**What the exercise asks**
Of the entries below, restate word for word only the section that runs from the line with "Figure 2 for" to the line with "Bentuk Lain START", counting both ends.

**Stored data**

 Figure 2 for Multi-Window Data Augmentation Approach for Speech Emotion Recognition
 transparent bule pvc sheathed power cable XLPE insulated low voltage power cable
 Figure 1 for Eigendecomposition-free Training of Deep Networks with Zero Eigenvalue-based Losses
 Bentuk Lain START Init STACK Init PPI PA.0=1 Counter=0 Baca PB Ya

==

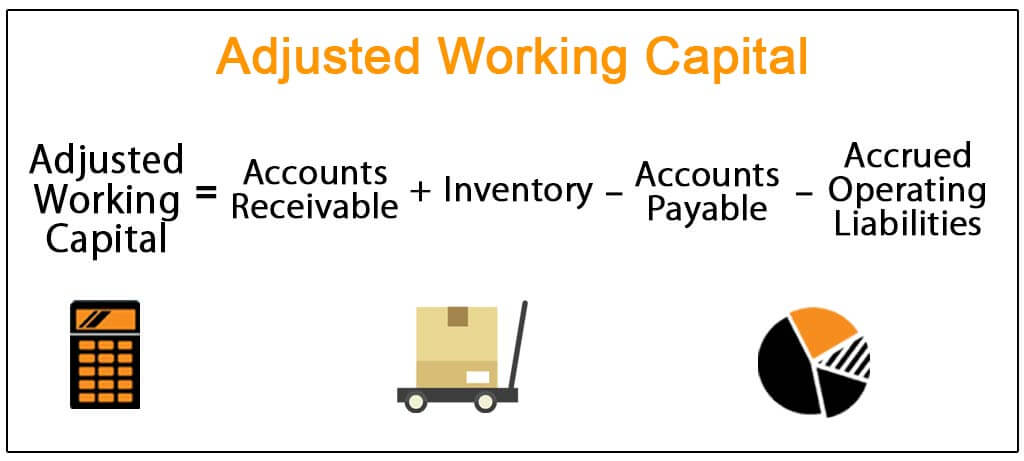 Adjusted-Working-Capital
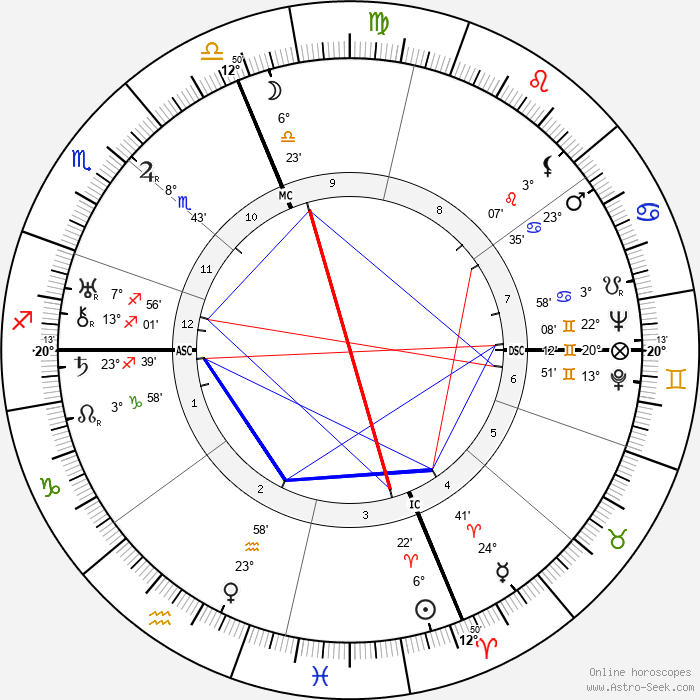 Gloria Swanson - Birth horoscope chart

**Result**
 Figure 2 for Multi-Window Data Augmentation Approach for Speech Emotion Recognition
 transparent bule pvc sheathed power cable XLPE insulated low voltage power cable
 Figure 1 for Eigendecomposition-free Training of Deep Networks with Zero Eigenvalue-based Losses
 Bentuk Lain START Init STACK Init PPI PA.0=1 Counter=0 Baca PB Ya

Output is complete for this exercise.